到底野球と結びつかない彼の発言は興味を引いた。楽しかったかどうか、訊いてみる。
「それがやっぱりつまらなかったんだよ。みんな本気なんだ。」
何人かで集まって野球をしたことはあった彼は、その時はすごく楽しかったのだそうだ。ただ、野球部に入った途端につまらなくなったと。真夏の練習の時はお腹が痛くなってよくサボっていたので「また、お腹痛い病だ」という陰口も叩かれていた。それがなんでまたキャプテンになったんだろう?
「ヘタだったから」彼は言う。
あまりのヘタさっぷりにコーチ陣も頭を悩まし、低学年チームのキャプテンに抜擢するという苦肉の策を取ることにしたらしい。結果、彼は1年間キャプテンを務めることになる。そして辛くなり、6年生に上がる頃には野球部を辞める。

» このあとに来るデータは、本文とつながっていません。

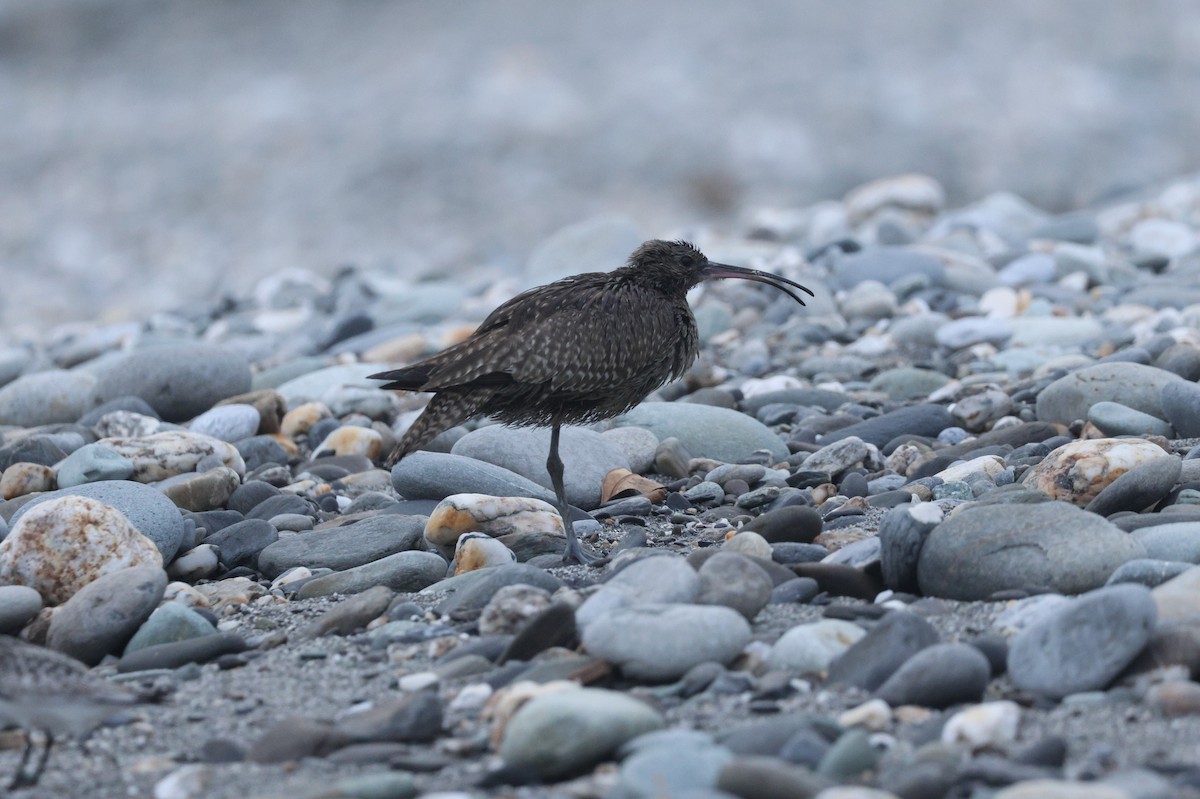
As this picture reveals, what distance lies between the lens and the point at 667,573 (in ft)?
15.5

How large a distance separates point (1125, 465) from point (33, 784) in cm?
437

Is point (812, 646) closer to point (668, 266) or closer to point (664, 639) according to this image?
point (664, 639)

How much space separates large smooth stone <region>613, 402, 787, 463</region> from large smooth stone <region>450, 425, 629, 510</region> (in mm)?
496

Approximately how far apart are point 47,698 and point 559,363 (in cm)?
280

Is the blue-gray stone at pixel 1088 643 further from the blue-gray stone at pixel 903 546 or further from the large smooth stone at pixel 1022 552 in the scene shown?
the blue-gray stone at pixel 903 546

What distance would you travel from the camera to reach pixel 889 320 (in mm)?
10766

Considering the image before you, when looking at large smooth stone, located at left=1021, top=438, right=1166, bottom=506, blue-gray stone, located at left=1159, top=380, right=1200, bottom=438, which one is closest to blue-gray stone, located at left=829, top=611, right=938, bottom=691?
large smooth stone, located at left=1021, top=438, right=1166, bottom=506

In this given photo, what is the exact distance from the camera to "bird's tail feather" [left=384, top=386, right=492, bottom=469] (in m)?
6.21

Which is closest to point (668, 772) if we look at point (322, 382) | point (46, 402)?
point (322, 382)

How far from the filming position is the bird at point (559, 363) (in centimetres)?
621

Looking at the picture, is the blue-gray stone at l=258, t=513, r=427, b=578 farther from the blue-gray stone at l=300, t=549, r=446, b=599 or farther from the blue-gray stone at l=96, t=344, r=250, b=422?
the blue-gray stone at l=96, t=344, r=250, b=422

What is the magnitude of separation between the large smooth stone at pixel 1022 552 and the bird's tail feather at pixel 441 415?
2225 millimetres

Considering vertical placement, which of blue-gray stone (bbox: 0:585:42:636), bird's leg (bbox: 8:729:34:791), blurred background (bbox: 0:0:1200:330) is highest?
blurred background (bbox: 0:0:1200:330)

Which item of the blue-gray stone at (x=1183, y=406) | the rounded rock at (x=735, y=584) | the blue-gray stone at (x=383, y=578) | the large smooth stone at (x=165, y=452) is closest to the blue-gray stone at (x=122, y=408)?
the large smooth stone at (x=165, y=452)
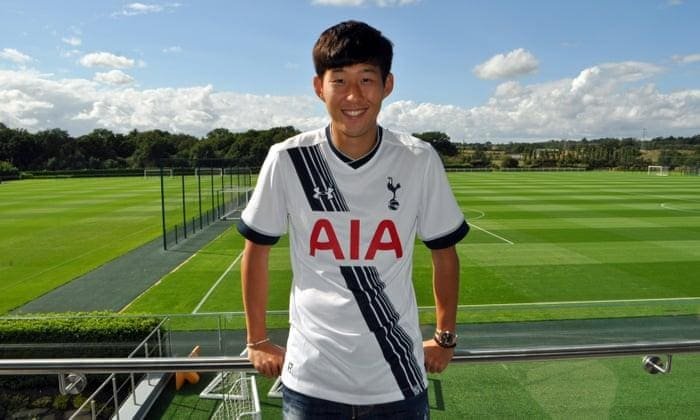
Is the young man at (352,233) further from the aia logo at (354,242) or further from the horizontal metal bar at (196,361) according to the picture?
the horizontal metal bar at (196,361)

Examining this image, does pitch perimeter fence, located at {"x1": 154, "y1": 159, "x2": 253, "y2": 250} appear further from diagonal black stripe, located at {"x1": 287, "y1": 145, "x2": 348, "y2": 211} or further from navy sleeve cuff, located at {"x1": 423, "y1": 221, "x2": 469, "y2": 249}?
navy sleeve cuff, located at {"x1": 423, "y1": 221, "x2": 469, "y2": 249}

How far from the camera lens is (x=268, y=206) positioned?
211cm

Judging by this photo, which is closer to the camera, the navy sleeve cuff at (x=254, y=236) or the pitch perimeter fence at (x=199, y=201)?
the navy sleeve cuff at (x=254, y=236)

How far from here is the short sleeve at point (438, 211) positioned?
210 cm

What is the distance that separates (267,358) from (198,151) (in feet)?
345

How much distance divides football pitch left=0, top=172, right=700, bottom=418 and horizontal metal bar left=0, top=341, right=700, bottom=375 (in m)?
0.43

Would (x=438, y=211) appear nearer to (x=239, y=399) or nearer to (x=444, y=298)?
(x=444, y=298)

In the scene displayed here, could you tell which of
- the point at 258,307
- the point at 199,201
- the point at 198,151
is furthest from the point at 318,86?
the point at 198,151

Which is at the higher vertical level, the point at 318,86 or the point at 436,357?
the point at 318,86

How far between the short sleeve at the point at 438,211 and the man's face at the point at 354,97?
306mm

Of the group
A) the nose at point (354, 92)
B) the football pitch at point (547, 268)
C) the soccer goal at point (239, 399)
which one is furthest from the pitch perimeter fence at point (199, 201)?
the nose at point (354, 92)

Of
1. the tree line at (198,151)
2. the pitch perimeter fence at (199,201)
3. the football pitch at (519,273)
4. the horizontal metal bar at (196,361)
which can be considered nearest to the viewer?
the horizontal metal bar at (196,361)

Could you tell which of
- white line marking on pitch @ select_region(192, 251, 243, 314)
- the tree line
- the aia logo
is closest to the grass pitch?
white line marking on pitch @ select_region(192, 251, 243, 314)

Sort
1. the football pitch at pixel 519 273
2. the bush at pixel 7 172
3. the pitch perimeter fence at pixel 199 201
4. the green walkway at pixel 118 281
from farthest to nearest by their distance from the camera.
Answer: the bush at pixel 7 172 → the pitch perimeter fence at pixel 199 201 → the green walkway at pixel 118 281 → the football pitch at pixel 519 273
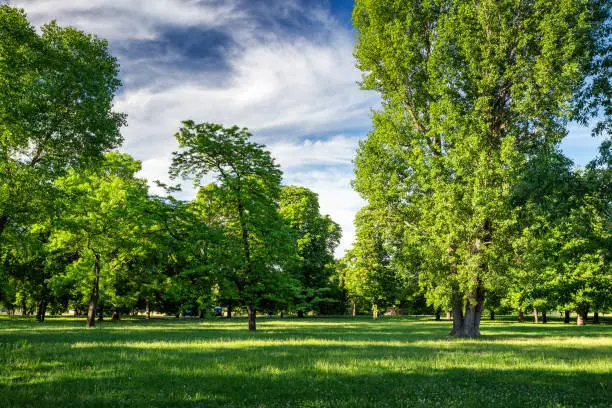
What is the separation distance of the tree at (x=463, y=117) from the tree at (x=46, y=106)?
17395 millimetres

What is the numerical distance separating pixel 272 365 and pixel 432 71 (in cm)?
2129

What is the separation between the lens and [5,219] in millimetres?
22969

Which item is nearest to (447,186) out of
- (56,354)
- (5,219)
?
(56,354)

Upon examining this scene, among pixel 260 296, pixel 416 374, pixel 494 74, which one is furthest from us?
pixel 260 296

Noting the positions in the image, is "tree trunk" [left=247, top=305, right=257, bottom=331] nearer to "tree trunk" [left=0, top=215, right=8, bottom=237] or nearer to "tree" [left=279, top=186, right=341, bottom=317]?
"tree trunk" [left=0, top=215, right=8, bottom=237]

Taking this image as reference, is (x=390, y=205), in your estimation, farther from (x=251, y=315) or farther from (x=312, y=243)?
(x=312, y=243)

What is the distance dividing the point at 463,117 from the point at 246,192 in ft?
46.8

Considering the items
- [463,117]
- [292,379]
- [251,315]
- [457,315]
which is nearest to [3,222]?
[251,315]

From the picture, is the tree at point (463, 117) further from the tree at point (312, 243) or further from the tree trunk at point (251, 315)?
the tree at point (312, 243)

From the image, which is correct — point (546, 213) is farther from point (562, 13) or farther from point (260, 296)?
point (260, 296)

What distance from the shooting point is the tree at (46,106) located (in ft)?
69.4

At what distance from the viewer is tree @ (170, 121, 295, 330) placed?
2683 cm

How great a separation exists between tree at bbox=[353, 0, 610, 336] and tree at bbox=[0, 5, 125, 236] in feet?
57.1

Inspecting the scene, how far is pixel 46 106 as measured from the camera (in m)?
22.6
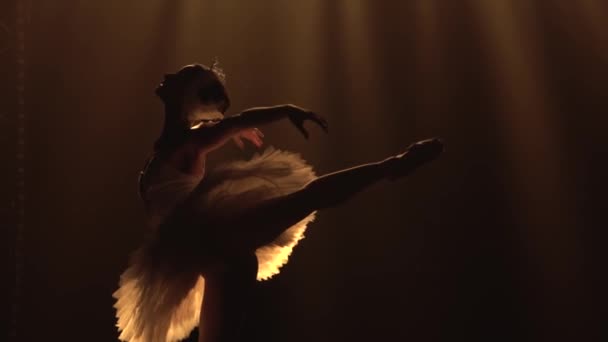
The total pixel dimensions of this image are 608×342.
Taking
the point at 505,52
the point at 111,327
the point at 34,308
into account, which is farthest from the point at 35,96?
the point at 505,52

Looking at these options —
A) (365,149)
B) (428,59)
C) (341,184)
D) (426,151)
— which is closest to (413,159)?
(426,151)

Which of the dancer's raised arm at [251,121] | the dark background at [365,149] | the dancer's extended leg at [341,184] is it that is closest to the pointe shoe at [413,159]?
the dancer's extended leg at [341,184]

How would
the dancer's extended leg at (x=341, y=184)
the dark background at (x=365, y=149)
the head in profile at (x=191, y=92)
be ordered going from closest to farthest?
the dancer's extended leg at (x=341, y=184) < the head in profile at (x=191, y=92) < the dark background at (x=365, y=149)

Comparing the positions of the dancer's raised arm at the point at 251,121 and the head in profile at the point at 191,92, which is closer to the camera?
the dancer's raised arm at the point at 251,121

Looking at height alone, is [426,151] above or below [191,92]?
below

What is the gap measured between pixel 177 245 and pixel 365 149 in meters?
1.10

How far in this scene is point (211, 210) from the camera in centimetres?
92

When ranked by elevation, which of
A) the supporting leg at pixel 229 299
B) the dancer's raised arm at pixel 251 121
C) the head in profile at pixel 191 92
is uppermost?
the head in profile at pixel 191 92

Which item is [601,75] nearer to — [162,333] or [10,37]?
[162,333]

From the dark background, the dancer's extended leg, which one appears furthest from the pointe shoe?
the dark background

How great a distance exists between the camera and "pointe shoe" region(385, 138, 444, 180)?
855 mm

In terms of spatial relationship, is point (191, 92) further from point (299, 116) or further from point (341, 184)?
point (341, 184)

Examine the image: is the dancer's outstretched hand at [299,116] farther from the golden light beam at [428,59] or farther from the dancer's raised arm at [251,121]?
the golden light beam at [428,59]

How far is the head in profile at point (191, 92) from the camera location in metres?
1.04
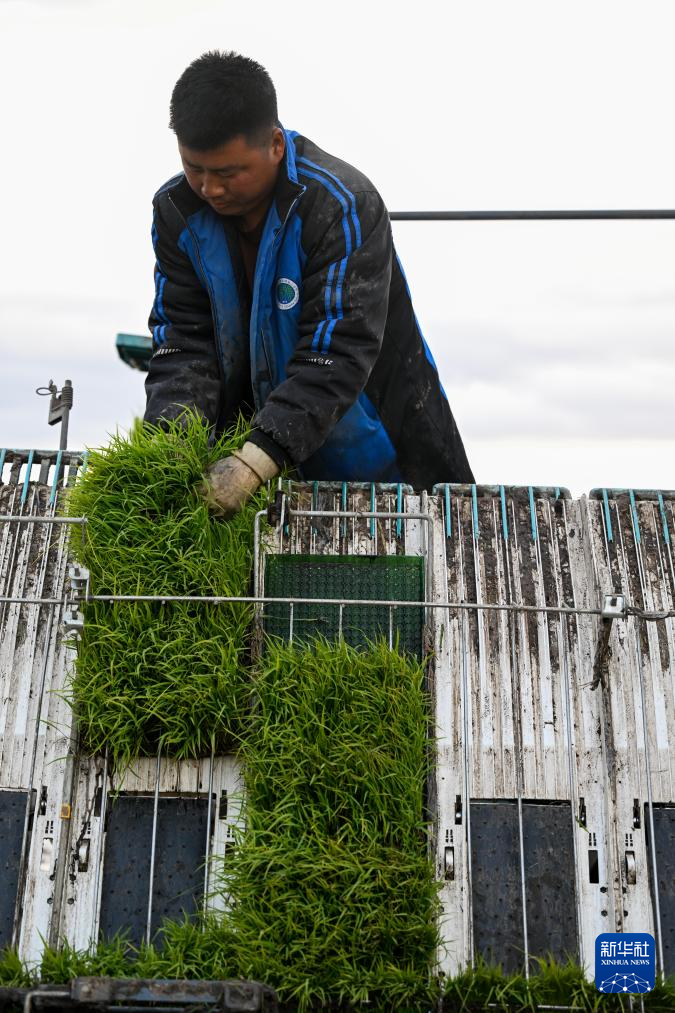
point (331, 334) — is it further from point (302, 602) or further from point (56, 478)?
point (56, 478)

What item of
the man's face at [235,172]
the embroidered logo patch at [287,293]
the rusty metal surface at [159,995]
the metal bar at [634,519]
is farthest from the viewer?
the metal bar at [634,519]

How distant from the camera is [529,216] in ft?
19.4

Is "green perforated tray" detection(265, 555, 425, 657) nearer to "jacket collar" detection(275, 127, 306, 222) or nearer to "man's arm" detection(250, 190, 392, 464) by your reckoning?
"man's arm" detection(250, 190, 392, 464)

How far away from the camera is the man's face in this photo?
3.91 meters

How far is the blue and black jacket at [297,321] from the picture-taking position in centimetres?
406

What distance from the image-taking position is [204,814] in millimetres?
3689

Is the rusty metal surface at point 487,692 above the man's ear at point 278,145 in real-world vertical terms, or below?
below

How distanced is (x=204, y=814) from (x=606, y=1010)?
4.71 ft

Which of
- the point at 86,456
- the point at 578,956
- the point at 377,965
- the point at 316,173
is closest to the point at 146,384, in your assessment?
the point at 86,456

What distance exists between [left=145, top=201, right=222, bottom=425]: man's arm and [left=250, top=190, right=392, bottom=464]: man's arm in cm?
48

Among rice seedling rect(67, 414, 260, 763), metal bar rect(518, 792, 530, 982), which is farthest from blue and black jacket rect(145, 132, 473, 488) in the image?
metal bar rect(518, 792, 530, 982)

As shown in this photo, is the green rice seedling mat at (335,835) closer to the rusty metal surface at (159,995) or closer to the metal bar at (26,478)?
the rusty metal surface at (159,995)

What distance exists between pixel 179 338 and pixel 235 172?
0.80 m

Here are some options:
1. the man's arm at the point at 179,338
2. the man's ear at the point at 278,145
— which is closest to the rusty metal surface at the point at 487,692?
the man's arm at the point at 179,338
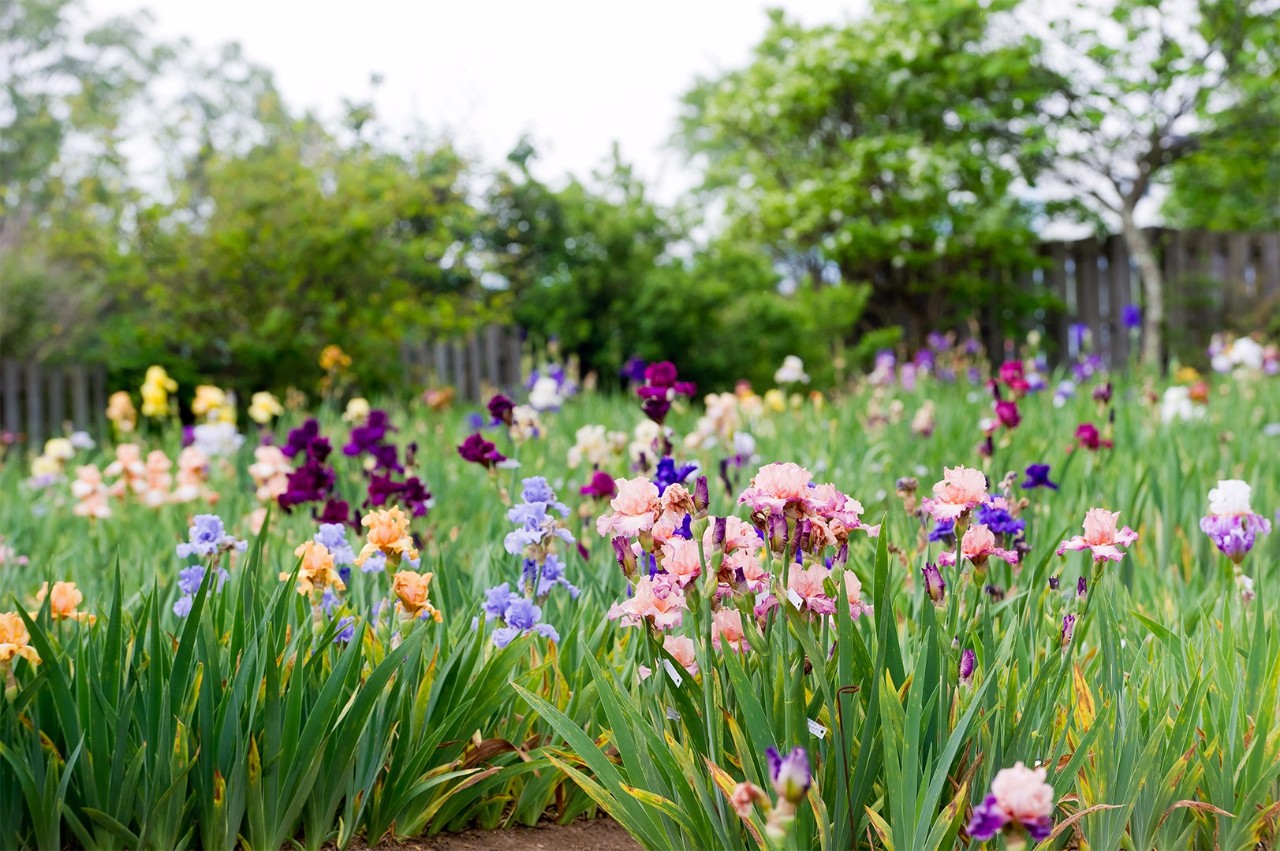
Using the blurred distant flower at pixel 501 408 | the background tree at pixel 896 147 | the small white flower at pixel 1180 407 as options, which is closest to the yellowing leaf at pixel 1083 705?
the blurred distant flower at pixel 501 408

勝負事が苦手だという。中学、高校といくつかの部活に入ったがどれも途中で辞めた。そこで彼はひとつの結論に到達する。
『スポーツは楽しくやるものだ。本気でやるものではない。』
「異論は認める」「うん。異論はあるな」「でも、それがひとつの骨子になってるんだ」「わかる気はする」
その結論は、仕事や人間関係にも当てはまっているそうで、それはめんどくさくないか?と訊くとやはり、そのようだった。
結局、何事にも本気になれないのかもしれない、と彼は言った。